Forces: flute, violin & piano.
Duration: 15 minutes.
Page 25 of Lidércfény (2008) for flute, violin & piano.
Program note
The following inscription, written by the composer, appears at the head of the score:
Lidércfény is the Hungarian word for the glowing light that hovers at night above the waters and in the woods. A sometimes-blue, sometimes-pink, sometimes-yellow shining. Alternately brilliant and dim. Here we read the lidércfény as code — sometimes a special marker, sometimes merely an outline, sometimes an after-image. Or else a false beacon, an empty reference.
What of the fascination that attaches to even the most meager row of symbols when discovered scratched into stone, into bone, or onto the unlikely page? What of those few silent moments of before-language, before the passing-into of speech, moments when we realize that we can not read, we can not decode? It is, it seems to me, in just those moments when we think, or believe, that we can not read, that the indecipherable — Arabic prose or Persian verse, dancing with dots above and below, passing uninterruptedly from word to word — furrows some unknown territory of the mind, if only for the briefest of moments. A retreating trace, and the onset of the closing eye.
Further notes
The piece requires that the flutist play both the flute in C and the alto flute in G. The flute notates against two staves. Fingered pitches, trills, ornaments and all other actions of the hands on the keys of the instrument notate in the staff at top; the breath notates on a special two-line staff below. The piece specifies several special types of breath. All sounds — t, p, s, š, etc. — are unvoiced. The corresponding voiced sounds — d, b, z, ž, etc. — do not appear, and it is important that no voicing creep into the breath accidentally. Special conventions capture the beginning, middle and end of each breath.
The violin likewise notates against two staves. Pitches, harmonics, trills and all other actions of the left hand appear at top; bow position, bow changes, different types of bowing, dynamics and all other actions of the right hand appear at bottom. Artificial harmonics appear at the fourth, fifth and octave; natural harmonics do not appear. The bow notates on a special three-line staff which defines five different positions of the bow which are, from the bottom of the staff to the top, tasto, ordinario, mezzo ponticello, ponticello, ponticello estremo. Complex motions of the bow appear as thick lines drawn in multiple stages. Black diamond noteheads indicate an audible retake of the bow; headless notes server a metrical purpose only and never indicate an audible retake of the bow. Bow black diamond noteheads followed by no thick extender line détaché.
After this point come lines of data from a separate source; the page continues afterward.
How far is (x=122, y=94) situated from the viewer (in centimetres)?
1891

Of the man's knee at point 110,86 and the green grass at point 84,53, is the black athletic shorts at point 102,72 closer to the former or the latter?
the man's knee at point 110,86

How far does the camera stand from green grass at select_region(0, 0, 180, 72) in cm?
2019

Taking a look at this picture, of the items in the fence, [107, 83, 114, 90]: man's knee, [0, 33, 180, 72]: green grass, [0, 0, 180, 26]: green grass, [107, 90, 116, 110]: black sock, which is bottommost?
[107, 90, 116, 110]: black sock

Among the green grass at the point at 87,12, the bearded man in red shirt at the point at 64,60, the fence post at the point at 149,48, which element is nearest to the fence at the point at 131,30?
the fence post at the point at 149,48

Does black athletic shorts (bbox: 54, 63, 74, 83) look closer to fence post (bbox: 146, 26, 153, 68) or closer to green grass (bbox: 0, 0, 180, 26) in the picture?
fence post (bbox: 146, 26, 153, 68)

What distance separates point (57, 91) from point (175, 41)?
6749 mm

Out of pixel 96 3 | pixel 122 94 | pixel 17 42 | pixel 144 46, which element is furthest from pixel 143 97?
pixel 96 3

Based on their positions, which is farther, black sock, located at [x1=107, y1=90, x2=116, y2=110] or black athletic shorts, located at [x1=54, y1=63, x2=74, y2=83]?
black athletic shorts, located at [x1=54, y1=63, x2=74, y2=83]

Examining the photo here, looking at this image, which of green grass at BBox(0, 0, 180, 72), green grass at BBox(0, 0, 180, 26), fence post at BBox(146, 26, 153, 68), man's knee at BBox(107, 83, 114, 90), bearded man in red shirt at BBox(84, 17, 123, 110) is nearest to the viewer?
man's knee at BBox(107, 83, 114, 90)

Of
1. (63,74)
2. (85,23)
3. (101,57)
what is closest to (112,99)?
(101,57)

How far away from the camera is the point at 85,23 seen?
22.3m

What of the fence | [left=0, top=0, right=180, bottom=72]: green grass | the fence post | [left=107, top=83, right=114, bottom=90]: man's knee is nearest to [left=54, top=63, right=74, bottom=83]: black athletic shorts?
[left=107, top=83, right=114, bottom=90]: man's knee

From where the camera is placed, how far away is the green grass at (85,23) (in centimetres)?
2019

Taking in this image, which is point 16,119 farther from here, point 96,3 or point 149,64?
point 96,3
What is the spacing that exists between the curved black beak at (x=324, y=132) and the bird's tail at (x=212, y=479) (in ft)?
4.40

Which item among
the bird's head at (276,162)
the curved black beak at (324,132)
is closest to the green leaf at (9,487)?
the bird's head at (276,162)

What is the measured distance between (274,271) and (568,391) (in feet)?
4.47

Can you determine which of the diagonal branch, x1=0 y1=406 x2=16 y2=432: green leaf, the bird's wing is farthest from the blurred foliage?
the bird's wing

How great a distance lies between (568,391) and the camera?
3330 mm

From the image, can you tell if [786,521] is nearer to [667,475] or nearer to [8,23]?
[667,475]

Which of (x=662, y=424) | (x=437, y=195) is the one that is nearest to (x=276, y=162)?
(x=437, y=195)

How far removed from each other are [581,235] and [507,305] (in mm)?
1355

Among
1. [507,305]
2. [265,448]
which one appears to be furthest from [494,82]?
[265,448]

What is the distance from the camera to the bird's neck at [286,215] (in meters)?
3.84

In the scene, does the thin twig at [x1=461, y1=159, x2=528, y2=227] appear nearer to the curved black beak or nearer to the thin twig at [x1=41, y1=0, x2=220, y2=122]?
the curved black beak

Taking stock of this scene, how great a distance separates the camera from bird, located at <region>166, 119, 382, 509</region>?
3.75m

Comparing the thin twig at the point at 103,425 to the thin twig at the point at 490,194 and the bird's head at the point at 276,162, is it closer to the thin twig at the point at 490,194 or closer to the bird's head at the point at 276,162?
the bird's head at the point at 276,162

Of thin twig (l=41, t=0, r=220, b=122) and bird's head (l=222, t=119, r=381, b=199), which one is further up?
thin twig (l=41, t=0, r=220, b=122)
The rhythms came first in the form of two different skeletal assemblages of seventeen staves each.
The second of these structures acts as a type of foreign agent cutting out, overwriting and inserting into the first, which runs the full 230 measures of the piece.
The material development of these rhythms outlines a coppice in the constant development, cutting back and redevelopment of new material.
Pitches are a different story.
Seed chords recombine in different ways to generate a series of several hundred pitches. This series of pitches repeats for the duration of the piece. Later processes work out the deployment and configuration of instrumental timbre and change the registration and contour of these pitches significantly. Absent these later timbre transforms, the pitches of this core series would probably constitute a color in the sense of the isorhythmic motet of the 14th century.
First performances
World premiere by Alice Teyssier (flutes), Chris Otto (violin) and Katalin Lukács (piano) all under the direction of Jonathan Hepfer on 11 July 2009 in the Black Box Theater on the campus of the University of California, San Diego.
European premiere by Ensemble SurPlus on 22 August 2009 at Schloss Solitude outside of Stuttgart, Germany.
US east coast premiere by the Talea Ensemble on 27 February 2010 in Paine Hall on the campus of Harvard University in Cambridge, Massachusetts.